Wie werden die gentechnisch veränderten Pflanzen nach Versuchsende entsorgt?

Alle nicht als Saatgut oder für weitere Untersuchungen benötigten vermehrungsfähigen gentechnisch veränderten Organismen werden entsorgt, indem die Vermehrungsfähigkeit vollständig zerstört wird. Geeignete Methoden sind z.B. thermische Behandlung (Dämpfen, Verbrennen oder Autoklavieren), Zerkleinern (Mahlen, Quetschen oder Häckseln) oder die Fermentation in einer Biogasanlage.

Nicht vermehrungsfähiges oder entsprechend vorbehandeltes gentechnisch verändertes Pflanzenmaterial kann auf den Freisetzungsflächen entsorgt werden, etwa durch flache Einarbeitung in den Boden, oder zum Verrotten auf den Freisetzungsflächen liegen bleiben.

 

Welche Kontrollen erfolgen nach Beendigung eines Freisetzungsversuches?

Nach Beendigung eines Freisetzungsversuchs wird auf den Versuchsflächen eine mindestens einjährige Nachkontrolle durchgeführt. Während der Nachkontrolle werden die Versuchsfläche und ein bestimmter Umkreis um die Freisetzungsfläche während der Vegetationsperiode in regelmäßigen Abständen (üblicherweise monatlich) auf nachwachsende gentechnisch veränderte Pflanzen kontrolliert. Auftretende gentechnisch veränderte Durchwuchspflanzen werden entfernt. Treten gentechnisch veränderte Durchwuchspflanzen auf, so wird die Nachkontrolle um ein Jahr verlängert.

 

Wer haftet für eventuelle Schäden aus Freisetzungen?

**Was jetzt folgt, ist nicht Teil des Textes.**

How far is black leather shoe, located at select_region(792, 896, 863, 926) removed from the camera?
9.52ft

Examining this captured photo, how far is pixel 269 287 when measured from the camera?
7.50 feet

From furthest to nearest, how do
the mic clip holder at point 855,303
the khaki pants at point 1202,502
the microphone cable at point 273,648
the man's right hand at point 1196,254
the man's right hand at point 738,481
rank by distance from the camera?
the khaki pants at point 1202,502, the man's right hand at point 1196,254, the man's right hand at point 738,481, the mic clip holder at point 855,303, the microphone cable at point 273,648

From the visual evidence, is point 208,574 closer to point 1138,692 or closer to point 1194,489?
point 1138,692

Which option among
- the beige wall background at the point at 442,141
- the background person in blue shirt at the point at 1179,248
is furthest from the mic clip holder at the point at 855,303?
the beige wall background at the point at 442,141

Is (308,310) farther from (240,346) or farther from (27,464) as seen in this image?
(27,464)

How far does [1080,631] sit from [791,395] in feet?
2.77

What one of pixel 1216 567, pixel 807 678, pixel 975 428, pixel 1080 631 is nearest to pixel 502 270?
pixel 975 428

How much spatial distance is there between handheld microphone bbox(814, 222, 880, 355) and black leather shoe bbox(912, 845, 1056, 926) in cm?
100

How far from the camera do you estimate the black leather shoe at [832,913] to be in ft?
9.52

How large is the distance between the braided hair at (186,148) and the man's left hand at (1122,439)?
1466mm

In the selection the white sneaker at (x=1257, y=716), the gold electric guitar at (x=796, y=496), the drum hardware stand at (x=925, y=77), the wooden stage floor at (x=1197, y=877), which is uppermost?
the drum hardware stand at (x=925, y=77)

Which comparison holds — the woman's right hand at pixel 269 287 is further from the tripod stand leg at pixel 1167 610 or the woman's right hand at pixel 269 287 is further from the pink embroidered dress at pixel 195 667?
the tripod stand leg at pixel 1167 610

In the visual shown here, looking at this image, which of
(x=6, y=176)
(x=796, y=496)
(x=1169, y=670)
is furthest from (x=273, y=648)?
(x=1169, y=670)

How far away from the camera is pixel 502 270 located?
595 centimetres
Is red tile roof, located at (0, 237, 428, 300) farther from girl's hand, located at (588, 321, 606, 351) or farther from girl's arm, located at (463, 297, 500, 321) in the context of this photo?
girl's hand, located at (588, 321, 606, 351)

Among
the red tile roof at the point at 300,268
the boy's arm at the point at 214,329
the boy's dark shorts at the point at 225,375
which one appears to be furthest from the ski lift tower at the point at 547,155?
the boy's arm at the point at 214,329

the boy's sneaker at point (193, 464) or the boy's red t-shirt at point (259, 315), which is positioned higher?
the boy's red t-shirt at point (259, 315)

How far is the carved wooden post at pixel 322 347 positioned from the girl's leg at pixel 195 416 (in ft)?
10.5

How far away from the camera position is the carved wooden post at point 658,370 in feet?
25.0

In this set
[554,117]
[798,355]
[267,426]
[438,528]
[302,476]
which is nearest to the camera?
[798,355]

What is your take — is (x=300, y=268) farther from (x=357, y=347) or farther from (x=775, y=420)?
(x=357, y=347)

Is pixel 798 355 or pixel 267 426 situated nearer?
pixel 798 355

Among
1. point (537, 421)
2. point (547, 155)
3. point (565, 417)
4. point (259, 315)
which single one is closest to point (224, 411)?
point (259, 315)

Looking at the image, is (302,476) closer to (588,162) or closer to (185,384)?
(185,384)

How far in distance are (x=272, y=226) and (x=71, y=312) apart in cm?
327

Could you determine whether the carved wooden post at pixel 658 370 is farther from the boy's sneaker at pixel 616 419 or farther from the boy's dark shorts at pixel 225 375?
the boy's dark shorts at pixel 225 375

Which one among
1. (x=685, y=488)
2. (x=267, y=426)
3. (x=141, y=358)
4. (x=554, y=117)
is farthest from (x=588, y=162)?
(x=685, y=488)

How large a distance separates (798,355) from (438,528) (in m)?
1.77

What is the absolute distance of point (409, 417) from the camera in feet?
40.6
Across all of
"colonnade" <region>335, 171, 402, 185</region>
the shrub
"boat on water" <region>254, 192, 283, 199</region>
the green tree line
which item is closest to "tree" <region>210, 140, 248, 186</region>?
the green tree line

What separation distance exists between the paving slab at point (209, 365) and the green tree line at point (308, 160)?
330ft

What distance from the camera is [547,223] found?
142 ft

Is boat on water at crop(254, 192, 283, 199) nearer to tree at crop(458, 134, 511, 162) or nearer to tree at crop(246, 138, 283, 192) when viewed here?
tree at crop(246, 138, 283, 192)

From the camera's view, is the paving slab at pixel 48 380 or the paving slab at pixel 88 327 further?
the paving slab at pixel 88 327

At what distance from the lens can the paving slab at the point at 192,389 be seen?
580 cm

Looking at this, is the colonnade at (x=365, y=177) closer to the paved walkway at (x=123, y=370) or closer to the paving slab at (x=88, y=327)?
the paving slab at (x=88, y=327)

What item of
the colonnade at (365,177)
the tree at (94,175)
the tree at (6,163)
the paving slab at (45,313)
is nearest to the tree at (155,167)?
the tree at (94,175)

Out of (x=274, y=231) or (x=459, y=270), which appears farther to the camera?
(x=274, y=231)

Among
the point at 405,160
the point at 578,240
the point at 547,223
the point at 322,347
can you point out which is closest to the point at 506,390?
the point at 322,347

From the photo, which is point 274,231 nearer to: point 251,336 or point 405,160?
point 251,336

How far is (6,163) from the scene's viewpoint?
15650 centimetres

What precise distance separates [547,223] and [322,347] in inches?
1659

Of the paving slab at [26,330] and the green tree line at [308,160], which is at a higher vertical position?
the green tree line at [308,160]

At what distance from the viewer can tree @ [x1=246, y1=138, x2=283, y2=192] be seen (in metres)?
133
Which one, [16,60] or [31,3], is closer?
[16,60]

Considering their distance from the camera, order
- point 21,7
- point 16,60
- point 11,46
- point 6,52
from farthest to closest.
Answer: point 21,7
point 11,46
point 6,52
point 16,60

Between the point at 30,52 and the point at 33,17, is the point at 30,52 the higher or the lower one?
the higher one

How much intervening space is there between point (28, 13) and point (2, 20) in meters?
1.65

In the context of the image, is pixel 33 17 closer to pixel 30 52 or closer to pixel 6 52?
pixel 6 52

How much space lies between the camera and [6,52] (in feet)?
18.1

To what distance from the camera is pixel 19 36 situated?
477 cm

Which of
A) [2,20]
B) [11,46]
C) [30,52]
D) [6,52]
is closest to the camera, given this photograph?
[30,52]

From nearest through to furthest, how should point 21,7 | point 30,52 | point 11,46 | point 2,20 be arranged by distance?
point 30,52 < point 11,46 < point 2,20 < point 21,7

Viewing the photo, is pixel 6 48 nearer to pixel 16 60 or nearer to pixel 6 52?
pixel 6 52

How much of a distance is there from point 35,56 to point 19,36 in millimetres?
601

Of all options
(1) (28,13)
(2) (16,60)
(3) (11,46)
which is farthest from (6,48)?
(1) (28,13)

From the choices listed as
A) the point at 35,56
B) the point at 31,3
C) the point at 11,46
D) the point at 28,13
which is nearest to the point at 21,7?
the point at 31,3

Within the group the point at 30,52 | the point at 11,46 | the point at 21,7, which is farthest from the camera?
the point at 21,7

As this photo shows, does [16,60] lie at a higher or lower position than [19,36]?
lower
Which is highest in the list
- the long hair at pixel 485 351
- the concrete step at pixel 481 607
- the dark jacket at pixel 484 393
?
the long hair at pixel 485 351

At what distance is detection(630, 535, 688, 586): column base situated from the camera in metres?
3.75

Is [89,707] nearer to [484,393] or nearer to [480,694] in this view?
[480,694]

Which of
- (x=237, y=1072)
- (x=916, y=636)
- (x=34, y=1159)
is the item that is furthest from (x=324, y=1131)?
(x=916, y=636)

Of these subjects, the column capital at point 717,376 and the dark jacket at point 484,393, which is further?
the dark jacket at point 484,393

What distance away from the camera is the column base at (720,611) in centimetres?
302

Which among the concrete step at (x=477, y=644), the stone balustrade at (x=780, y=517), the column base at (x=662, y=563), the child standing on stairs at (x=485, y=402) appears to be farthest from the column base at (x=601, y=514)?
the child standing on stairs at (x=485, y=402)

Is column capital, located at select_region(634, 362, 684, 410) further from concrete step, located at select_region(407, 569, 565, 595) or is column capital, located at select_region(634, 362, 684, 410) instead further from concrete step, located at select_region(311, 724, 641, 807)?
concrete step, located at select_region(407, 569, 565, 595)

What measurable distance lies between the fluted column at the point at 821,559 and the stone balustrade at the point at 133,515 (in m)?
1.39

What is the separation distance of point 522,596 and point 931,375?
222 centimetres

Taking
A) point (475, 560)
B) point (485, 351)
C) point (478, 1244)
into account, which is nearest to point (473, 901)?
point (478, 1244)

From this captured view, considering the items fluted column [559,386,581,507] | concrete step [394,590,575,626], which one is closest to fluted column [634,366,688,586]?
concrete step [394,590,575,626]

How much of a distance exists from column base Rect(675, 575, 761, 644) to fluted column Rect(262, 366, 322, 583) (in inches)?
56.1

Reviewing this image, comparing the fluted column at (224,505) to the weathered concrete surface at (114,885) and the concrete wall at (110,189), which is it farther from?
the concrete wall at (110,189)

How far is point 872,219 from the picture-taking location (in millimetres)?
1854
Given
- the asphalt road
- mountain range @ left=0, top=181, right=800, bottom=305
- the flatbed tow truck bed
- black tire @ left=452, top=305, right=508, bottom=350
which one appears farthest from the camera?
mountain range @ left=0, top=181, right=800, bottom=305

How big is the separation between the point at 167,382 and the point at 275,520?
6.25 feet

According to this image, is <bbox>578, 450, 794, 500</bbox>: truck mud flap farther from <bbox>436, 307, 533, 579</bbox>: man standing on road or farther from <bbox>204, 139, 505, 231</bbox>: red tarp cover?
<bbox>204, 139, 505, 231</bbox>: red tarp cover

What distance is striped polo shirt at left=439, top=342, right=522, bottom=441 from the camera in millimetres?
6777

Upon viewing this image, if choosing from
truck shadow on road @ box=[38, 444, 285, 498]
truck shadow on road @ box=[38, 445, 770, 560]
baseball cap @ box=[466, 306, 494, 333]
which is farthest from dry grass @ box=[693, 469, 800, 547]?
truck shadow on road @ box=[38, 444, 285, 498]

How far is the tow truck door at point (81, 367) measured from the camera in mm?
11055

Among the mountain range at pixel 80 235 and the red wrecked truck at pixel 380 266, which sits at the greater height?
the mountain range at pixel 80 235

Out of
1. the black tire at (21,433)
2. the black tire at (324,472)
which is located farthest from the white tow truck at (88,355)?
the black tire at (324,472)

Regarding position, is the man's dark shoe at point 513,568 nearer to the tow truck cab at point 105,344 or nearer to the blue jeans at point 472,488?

Für eventuelle Schäden aus Freisetzungen, die infolge der gentechnisch veränderten Eigenschaften des Organismus verursacht wurden, haftet der Betreiber der Freisetzung. Er ist verpflichtet entstehenden Schaden zu ersetzen.

Bei Nutzungsbeeinträchtigungen durch Freisetzungen - wenn z.B. Erzeugnisse aufgrund einer Übertragung der gentechnisch veränderten Eigenschaften eines Organismus oder sonstigen Einträgen von gentechnisch veränderten Organismen nicht in Verkehr gebracht werden dürfen - haftet ebenfalls der Betreiber der Freisetzung.